Part VI. Striking Errors:
Ejection doubling
Definition: A form of widely offset, raised doubling that appears on the face struck by the anvil die.
The term “ejection doubling” was traditionally applied to minor smearing of the design generated by the anvil die. The idea was that the newly-struck coin resisted being pushed off the anvil die face by the ejector, causing the raised design elements to catch on the edges of the die’s recesses.
Since traditional ejection doubling is indistinguishable from minor slide doubling (a form of machine doubling), it was retired from use. Slide doubling results from lateral movement of either die at their moment of closest approximation or just as the hammer die is lifting off the surface of the coin.
In 2022, ejection doubling was resurrected and applied to widely offset raised doubling that is not smeared and that appears on the face struck by the anvil die. The distance between primary and secondary design elements is too great to represent push doubling (another form of machine doubling) because the amount of play available between anvil die and collar is insufficient.
James Hitchcock discovered the 2008-P 5-cent “type specimen” that has been used to define this new form of doubling to which the old moniker “ejection doubling” has been applied.
The doubling appears on the obverse face, which was struck by the anvil die. A secondary, right-positioned eye is located 0.5 millimeters below the normal eye. The primary eye also shows close doubling that would have been classified as push doubling had the more distant eye not been present.

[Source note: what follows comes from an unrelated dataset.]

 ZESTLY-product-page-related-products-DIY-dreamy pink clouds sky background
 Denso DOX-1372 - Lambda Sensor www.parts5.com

The gap between the primary eye and the distant secondary eye is too great to be explained by the recoil and lateral shift of the anvil die within a fixed collar. There are at least two possible explanations:
- It’s possible that, once the coin was pushed up out of the collar, both the anvil die and the collar shifted southward at the same time that the anvil die was recoiling from, and returning to, the coin’s reverse face. Delayed retraction of the hammer die may have been necessary to maintain resistance to the impact of the anvil die.
- The newly-struck coin adhered to the hammer die face and was carried along as the hammer die bounced upward, shifted laterally, and sank downward again. This allowed the lower face of the coin to make light, secondary contact with the anvil die. This scenario requires the coin to be free of the collar’s embrace but does not require movement of the anvil die or collar.